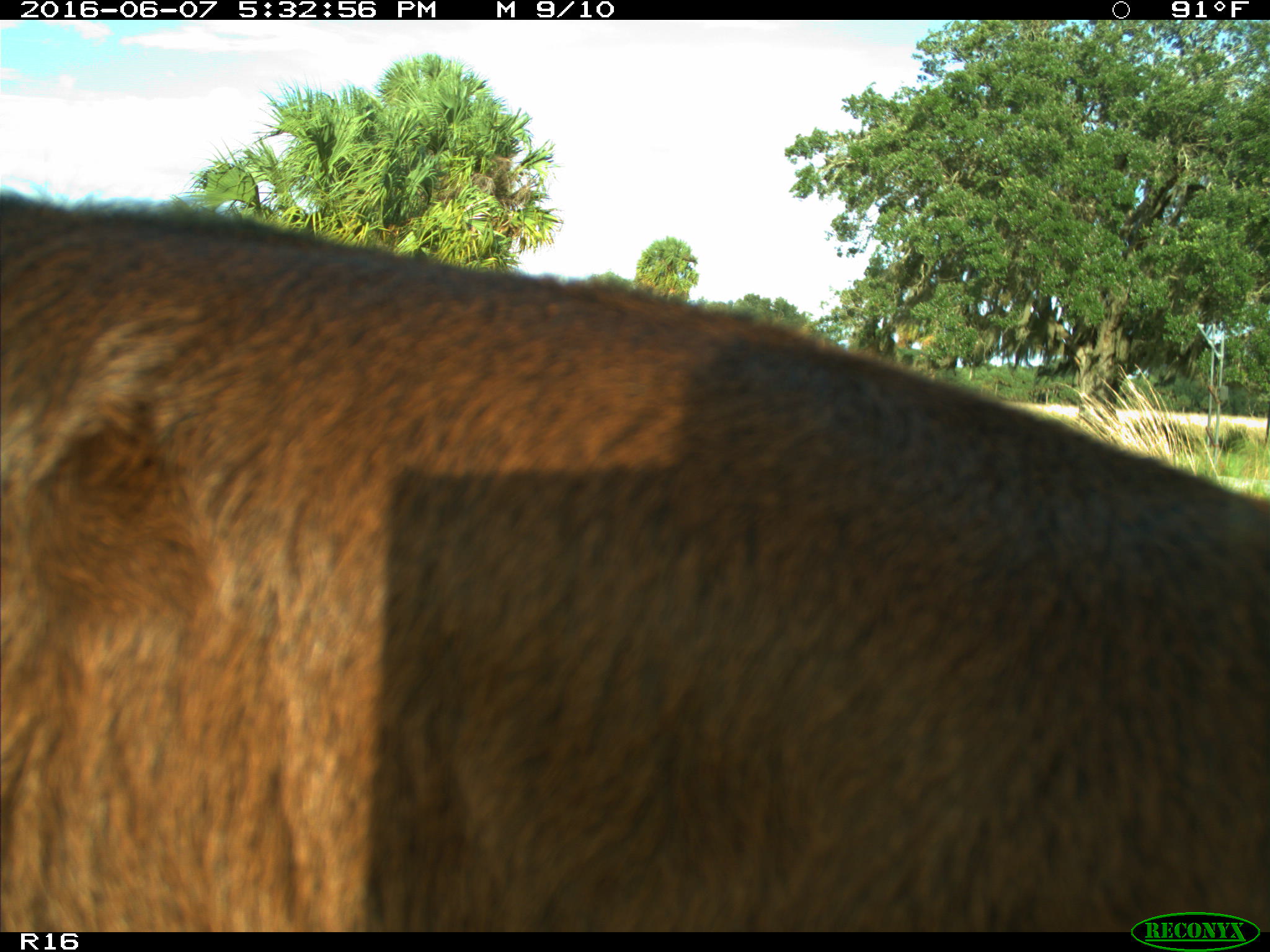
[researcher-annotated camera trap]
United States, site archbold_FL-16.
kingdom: Animalia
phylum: Chordata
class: Mammalia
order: Artiodactyla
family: Bovidae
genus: Bos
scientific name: Bos taurus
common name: domestic cow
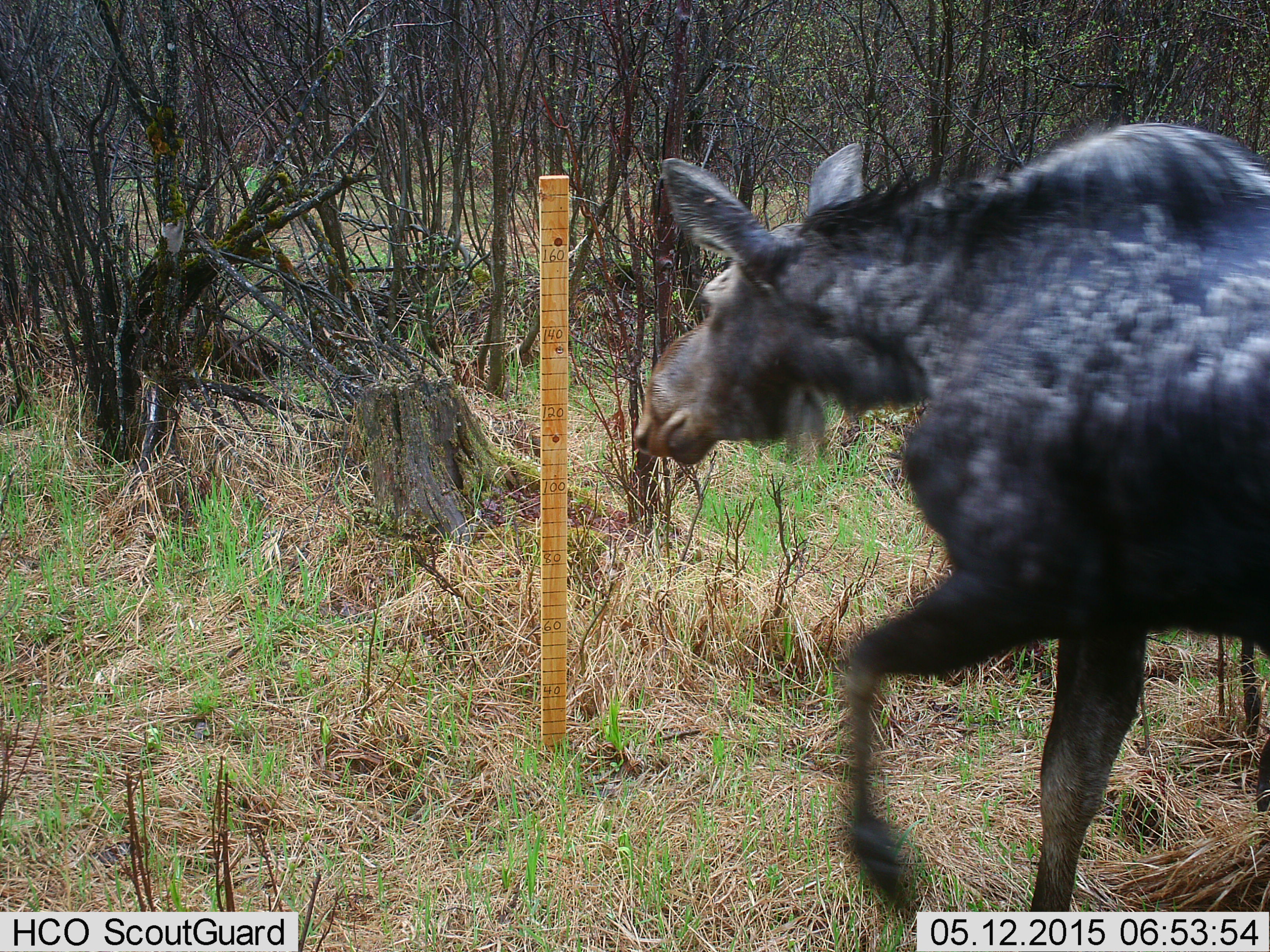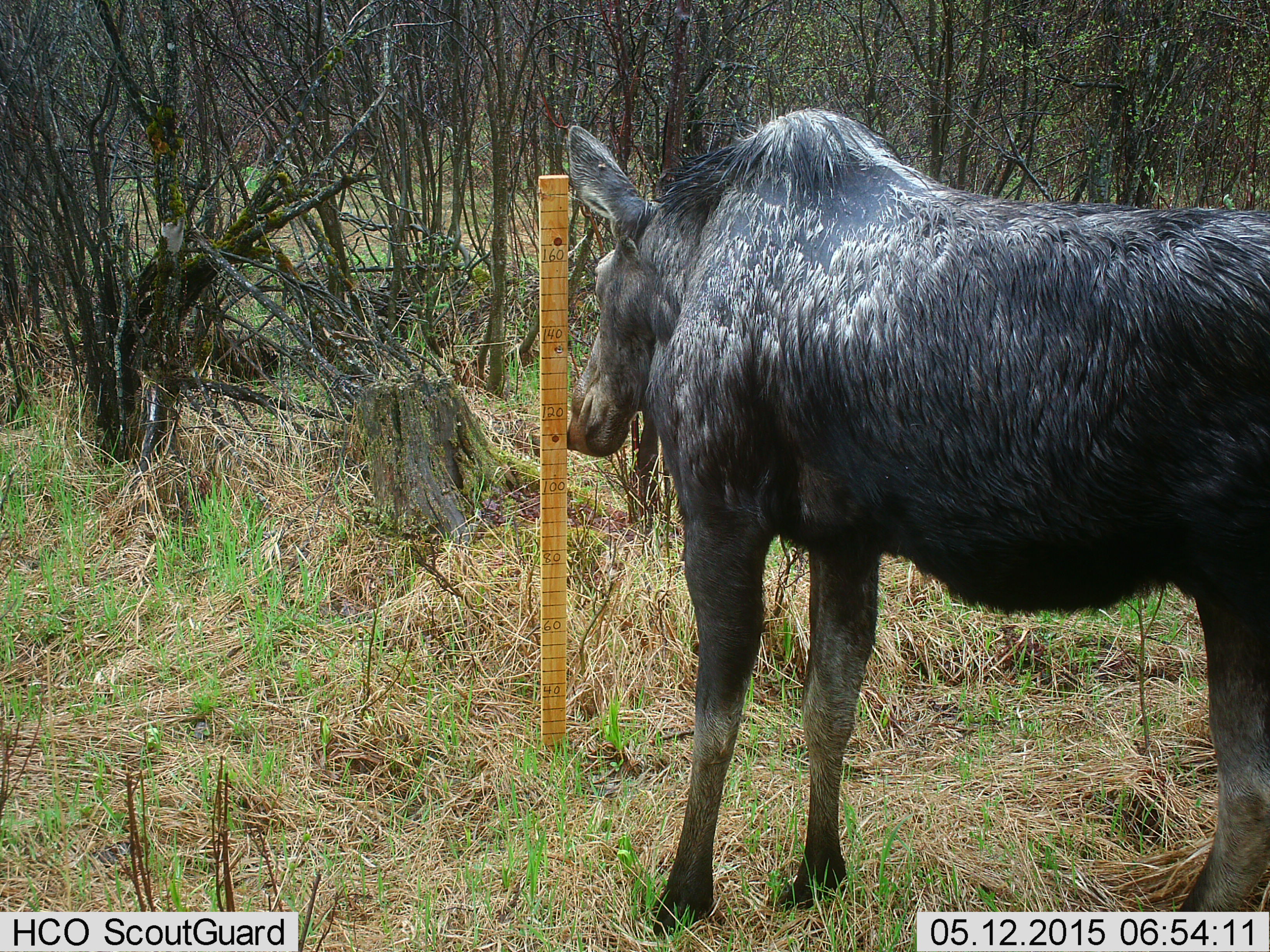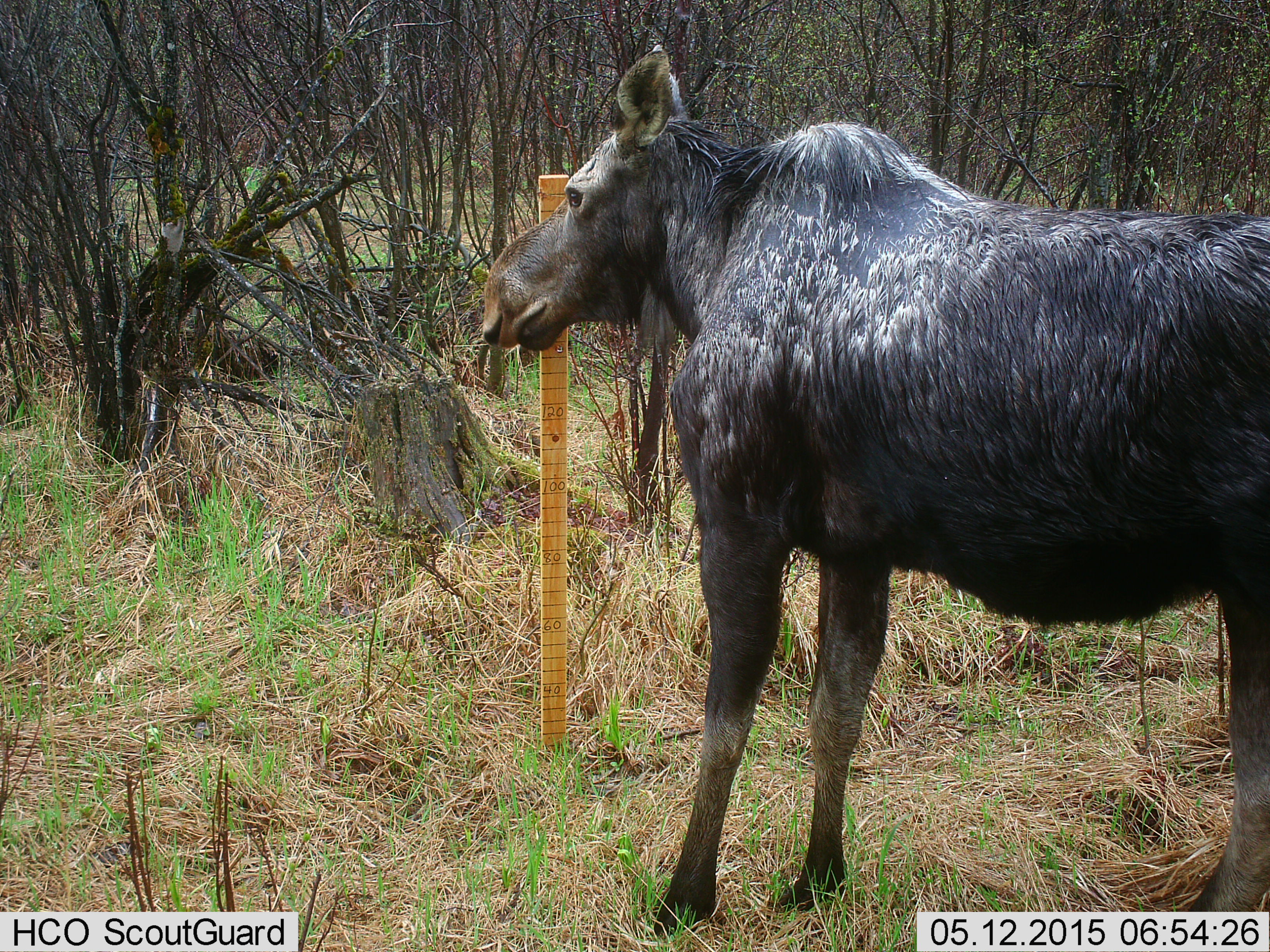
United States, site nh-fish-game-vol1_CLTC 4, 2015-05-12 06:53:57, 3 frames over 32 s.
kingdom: Animalia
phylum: Chordata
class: Mammalia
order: Artiodactyla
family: Cervidae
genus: Alces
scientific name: Alces alces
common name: moose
Moose (Alces alces).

### What is required
Return exactly the line containing "common name: domestic cow" and every line after it, up to and including the final line of the entries above. Pictures stay out.

### Written answer
common name: domestic cow
United States, site nh-fish-game-vol1_CLTC 4, 2015-05-12 06:53:57, 3 frames over 32 s.
kingdom: Animalia
phylum: Chordata
class: Mammalia
order: Artiodactyla
family: Cervidae
genus: Alces
scientific name: Alces alces
common name: moose
Moose (Alces alces).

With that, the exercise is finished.